Given exercise >>
Please reproduce the entries from their start through the line containing "41L126 44L131 45L132", swapping each "mask_w" for "mask_width" and leaving everything else unchanged.

Data shown >>
#####

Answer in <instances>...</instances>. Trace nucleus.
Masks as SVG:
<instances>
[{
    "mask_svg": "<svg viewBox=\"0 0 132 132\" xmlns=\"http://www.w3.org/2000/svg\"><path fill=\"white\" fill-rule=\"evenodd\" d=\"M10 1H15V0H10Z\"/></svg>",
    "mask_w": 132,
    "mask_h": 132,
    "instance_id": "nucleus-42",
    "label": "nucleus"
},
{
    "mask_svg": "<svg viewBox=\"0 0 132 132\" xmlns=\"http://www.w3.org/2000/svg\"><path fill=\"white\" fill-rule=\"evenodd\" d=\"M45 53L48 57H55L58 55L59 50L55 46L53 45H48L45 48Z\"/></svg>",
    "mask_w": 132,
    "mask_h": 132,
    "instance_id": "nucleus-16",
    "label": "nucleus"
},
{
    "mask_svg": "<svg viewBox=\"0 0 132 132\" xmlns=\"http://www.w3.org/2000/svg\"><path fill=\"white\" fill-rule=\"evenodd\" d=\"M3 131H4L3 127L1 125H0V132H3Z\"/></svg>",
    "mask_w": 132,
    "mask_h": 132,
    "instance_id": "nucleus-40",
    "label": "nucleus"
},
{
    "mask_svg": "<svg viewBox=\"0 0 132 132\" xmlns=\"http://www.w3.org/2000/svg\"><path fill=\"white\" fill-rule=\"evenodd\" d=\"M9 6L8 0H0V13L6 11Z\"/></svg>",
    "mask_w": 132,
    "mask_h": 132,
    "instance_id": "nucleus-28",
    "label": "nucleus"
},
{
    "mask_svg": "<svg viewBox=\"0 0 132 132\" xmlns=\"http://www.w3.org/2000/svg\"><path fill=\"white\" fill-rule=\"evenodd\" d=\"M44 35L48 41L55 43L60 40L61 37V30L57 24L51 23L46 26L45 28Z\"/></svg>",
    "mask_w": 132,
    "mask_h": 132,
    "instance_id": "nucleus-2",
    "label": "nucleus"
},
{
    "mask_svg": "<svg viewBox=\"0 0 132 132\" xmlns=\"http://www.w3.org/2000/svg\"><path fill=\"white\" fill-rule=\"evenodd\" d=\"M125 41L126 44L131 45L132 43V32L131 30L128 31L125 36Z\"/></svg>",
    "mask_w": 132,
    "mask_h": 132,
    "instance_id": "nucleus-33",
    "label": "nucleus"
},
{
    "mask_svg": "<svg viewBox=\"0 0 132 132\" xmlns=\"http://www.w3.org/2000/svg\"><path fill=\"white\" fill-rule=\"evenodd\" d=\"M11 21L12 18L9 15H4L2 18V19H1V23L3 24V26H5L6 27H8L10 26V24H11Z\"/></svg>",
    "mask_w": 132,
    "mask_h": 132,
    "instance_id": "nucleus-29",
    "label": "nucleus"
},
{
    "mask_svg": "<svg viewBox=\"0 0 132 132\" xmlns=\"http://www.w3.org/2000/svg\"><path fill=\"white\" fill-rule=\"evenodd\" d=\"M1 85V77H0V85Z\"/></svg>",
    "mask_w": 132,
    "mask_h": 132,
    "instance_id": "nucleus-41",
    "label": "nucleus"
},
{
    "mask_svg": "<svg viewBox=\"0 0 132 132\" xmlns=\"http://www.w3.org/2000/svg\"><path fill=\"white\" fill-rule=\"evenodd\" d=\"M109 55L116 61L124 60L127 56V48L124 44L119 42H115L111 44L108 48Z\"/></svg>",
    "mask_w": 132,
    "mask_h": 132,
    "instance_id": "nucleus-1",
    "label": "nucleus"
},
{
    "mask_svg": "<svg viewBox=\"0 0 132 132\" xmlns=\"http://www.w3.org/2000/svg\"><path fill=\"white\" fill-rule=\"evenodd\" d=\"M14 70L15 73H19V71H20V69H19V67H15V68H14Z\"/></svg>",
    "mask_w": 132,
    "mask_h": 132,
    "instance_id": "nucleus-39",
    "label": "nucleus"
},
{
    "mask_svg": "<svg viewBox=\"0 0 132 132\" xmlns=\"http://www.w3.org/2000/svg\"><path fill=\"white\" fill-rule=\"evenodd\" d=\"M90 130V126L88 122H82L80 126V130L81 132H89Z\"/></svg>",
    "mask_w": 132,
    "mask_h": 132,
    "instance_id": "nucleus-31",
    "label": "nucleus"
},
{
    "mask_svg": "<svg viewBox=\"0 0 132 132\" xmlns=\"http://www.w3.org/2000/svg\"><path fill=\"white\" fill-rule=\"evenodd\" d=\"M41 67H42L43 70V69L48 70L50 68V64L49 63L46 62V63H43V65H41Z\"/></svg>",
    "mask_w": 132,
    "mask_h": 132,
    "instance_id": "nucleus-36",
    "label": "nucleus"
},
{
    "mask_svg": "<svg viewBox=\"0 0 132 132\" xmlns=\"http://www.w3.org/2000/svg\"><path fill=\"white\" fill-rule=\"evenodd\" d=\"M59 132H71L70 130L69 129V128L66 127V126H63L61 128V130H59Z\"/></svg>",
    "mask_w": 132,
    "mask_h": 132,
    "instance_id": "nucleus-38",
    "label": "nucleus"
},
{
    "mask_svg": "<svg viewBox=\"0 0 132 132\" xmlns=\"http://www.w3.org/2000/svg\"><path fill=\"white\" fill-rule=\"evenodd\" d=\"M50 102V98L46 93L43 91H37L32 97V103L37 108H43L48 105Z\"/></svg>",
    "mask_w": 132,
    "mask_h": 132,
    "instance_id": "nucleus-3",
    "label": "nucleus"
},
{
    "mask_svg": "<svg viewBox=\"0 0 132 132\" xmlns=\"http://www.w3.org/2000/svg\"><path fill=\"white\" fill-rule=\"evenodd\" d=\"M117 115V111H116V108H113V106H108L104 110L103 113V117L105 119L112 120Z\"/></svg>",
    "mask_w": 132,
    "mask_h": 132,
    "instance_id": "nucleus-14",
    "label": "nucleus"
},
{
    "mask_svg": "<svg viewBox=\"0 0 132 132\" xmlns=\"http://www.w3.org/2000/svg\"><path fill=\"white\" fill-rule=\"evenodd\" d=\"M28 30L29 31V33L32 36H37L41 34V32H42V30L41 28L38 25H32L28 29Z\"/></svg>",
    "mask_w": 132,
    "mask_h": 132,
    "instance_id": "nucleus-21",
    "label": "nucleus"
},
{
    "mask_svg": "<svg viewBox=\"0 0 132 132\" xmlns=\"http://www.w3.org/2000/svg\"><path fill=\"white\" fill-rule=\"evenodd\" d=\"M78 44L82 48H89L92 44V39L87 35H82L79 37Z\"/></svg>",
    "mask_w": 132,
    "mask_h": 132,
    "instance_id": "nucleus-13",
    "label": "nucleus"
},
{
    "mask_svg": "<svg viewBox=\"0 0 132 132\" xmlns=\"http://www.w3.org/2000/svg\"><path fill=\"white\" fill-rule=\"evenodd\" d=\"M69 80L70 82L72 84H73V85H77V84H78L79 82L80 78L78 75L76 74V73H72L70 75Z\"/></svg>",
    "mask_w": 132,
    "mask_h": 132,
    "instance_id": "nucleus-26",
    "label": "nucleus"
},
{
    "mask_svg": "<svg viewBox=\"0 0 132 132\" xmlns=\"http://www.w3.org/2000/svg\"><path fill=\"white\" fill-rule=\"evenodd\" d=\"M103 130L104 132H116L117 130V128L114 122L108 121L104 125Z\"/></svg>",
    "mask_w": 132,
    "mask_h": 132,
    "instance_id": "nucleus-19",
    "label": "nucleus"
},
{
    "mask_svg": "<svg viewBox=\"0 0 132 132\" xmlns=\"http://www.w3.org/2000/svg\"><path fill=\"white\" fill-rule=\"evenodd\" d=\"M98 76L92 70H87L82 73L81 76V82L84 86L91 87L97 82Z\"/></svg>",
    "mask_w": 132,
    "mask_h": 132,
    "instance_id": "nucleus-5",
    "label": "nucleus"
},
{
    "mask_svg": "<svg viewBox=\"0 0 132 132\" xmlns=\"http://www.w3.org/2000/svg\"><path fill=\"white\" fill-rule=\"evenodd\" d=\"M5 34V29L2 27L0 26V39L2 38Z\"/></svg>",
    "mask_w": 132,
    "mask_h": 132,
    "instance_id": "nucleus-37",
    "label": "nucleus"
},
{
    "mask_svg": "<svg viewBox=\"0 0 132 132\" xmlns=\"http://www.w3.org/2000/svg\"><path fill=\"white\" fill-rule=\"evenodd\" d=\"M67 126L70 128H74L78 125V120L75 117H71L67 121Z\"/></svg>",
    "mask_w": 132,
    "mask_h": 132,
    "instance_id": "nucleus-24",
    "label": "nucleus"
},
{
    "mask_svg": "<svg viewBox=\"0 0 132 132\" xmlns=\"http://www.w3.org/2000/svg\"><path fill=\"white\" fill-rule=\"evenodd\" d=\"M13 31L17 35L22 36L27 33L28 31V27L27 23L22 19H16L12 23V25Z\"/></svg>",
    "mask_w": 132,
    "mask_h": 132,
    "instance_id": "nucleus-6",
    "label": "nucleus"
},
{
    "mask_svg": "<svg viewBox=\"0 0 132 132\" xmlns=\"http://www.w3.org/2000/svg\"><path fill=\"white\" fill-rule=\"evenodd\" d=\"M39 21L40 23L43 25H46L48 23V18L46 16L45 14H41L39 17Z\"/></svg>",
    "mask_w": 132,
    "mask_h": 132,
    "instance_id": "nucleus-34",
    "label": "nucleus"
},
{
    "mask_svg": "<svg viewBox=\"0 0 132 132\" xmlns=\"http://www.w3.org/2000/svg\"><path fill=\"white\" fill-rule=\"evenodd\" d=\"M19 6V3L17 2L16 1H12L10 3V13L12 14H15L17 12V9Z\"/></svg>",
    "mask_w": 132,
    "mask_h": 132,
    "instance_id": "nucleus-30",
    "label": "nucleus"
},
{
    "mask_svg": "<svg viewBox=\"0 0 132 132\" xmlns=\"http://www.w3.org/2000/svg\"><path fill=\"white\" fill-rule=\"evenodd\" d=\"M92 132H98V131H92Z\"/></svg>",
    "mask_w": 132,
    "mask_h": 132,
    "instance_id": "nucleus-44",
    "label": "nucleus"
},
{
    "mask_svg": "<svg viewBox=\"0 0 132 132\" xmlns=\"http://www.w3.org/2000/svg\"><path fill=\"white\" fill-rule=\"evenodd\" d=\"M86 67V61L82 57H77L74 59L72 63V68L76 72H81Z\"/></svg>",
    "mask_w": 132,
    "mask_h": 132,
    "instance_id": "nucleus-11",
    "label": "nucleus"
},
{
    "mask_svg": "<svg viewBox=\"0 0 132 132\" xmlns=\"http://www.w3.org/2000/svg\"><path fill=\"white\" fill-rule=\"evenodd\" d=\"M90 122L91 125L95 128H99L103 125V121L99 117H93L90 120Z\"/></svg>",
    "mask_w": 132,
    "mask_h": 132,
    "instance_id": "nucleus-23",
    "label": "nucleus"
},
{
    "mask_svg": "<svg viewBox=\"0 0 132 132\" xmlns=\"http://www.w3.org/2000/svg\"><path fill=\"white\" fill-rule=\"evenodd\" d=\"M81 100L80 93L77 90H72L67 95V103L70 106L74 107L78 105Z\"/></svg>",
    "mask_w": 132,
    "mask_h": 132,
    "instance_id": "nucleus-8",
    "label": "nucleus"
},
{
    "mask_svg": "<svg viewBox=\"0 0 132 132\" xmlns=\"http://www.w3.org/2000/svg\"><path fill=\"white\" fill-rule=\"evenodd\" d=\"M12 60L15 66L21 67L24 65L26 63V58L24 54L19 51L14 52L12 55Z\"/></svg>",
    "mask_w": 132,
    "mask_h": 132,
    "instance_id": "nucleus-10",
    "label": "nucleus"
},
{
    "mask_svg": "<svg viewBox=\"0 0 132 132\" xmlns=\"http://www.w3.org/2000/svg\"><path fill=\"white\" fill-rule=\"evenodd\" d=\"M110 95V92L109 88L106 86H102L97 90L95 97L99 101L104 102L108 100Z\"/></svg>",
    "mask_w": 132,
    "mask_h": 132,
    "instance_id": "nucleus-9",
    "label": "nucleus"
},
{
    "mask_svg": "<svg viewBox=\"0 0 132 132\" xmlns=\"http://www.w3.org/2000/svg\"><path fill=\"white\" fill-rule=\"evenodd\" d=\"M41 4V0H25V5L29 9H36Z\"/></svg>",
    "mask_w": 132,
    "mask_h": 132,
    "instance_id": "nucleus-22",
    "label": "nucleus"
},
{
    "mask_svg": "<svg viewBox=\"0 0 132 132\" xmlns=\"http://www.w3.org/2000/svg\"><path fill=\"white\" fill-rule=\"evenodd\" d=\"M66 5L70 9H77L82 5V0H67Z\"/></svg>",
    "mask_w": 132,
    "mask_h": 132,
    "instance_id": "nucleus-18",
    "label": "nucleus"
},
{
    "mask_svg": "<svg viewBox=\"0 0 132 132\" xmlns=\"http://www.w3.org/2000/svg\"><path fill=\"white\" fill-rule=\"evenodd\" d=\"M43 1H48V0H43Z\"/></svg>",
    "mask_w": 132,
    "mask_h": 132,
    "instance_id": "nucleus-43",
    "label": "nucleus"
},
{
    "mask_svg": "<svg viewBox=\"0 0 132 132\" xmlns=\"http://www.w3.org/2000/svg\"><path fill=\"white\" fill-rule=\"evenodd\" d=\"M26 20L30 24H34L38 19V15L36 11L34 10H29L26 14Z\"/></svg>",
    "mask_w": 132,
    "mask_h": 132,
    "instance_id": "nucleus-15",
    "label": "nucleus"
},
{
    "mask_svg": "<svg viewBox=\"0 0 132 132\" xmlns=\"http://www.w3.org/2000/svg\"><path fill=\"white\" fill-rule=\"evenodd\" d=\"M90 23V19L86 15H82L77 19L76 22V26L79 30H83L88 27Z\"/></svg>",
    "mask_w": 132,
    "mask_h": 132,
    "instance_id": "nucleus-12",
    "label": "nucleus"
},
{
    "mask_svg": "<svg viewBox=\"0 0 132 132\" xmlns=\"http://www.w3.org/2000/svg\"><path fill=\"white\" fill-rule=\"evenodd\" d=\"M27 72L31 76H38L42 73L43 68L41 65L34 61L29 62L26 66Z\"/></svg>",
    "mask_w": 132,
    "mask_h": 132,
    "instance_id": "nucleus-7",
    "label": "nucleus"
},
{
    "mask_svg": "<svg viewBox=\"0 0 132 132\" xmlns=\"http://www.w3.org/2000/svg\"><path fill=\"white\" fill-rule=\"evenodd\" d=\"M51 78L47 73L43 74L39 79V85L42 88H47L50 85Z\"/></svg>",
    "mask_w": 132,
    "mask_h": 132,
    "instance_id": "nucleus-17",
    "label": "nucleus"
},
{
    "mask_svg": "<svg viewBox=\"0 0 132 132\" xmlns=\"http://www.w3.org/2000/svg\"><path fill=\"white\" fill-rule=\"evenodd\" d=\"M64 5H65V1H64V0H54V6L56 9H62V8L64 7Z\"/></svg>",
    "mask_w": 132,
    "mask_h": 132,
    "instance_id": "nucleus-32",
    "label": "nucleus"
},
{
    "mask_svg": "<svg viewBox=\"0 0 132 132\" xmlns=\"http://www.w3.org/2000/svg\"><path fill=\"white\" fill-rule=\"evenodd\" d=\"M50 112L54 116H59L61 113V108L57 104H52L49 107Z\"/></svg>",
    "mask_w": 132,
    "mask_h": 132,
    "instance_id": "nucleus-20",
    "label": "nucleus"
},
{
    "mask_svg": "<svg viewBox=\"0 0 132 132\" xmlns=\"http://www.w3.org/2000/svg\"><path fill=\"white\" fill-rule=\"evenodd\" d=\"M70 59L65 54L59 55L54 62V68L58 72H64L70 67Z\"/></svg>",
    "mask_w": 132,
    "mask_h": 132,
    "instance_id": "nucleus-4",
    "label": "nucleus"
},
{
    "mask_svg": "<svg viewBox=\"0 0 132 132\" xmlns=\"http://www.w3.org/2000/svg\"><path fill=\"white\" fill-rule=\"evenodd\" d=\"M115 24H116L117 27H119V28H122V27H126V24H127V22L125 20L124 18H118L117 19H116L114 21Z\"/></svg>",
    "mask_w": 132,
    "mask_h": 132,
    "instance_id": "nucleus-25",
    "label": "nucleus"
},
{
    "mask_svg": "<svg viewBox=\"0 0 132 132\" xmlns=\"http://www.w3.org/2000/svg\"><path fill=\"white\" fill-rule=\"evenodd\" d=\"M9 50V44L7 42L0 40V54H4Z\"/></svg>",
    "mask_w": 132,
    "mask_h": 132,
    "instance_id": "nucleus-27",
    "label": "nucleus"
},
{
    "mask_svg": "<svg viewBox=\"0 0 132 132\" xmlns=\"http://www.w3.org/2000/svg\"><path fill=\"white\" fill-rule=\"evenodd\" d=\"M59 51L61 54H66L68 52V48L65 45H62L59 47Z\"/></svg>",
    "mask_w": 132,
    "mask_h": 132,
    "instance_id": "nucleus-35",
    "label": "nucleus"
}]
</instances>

#####

Solution below >>
Answer in <instances>...</instances>. Trace nucleus.
Masks as SVG:
<instances>
[{
    "mask_svg": "<svg viewBox=\"0 0 132 132\" xmlns=\"http://www.w3.org/2000/svg\"><path fill=\"white\" fill-rule=\"evenodd\" d=\"M10 1H15V0H10Z\"/></svg>",
    "mask_width": 132,
    "mask_h": 132,
    "instance_id": "nucleus-42",
    "label": "nucleus"
},
{
    "mask_svg": "<svg viewBox=\"0 0 132 132\" xmlns=\"http://www.w3.org/2000/svg\"><path fill=\"white\" fill-rule=\"evenodd\" d=\"M45 53L48 57H55L58 55L59 50L55 46L53 45H48L45 48Z\"/></svg>",
    "mask_width": 132,
    "mask_h": 132,
    "instance_id": "nucleus-16",
    "label": "nucleus"
},
{
    "mask_svg": "<svg viewBox=\"0 0 132 132\" xmlns=\"http://www.w3.org/2000/svg\"><path fill=\"white\" fill-rule=\"evenodd\" d=\"M3 131H4L3 127L1 125H0V132H3Z\"/></svg>",
    "mask_width": 132,
    "mask_h": 132,
    "instance_id": "nucleus-40",
    "label": "nucleus"
},
{
    "mask_svg": "<svg viewBox=\"0 0 132 132\" xmlns=\"http://www.w3.org/2000/svg\"><path fill=\"white\" fill-rule=\"evenodd\" d=\"M9 6L8 0H0V13L6 11Z\"/></svg>",
    "mask_width": 132,
    "mask_h": 132,
    "instance_id": "nucleus-28",
    "label": "nucleus"
},
{
    "mask_svg": "<svg viewBox=\"0 0 132 132\" xmlns=\"http://www.w3.org/2000/svg\"><path fill=\"white\" fill-rule=\"evenodd\" d=\"M44 35L48 41L55 43L60 40L61 37V30L57 24L51 23L46 26L45 28Z\"/></svg>",
    "mask_width": 132,
    "mask_h": 132,
    "instance_id": "nucleus-2",
    "label": "nucleus"
},
{
    "mask_svg": "<svg viewBox=\"0 0 132 132\" xmlns=\"http://www.w3.org/2000/svg\"><path fill=\"white\" fill-rule=\"evenodd\" d=\"M125 41L126 44L131 45L132 43V32L131 30L128 31L125 36Z\"/></svg>",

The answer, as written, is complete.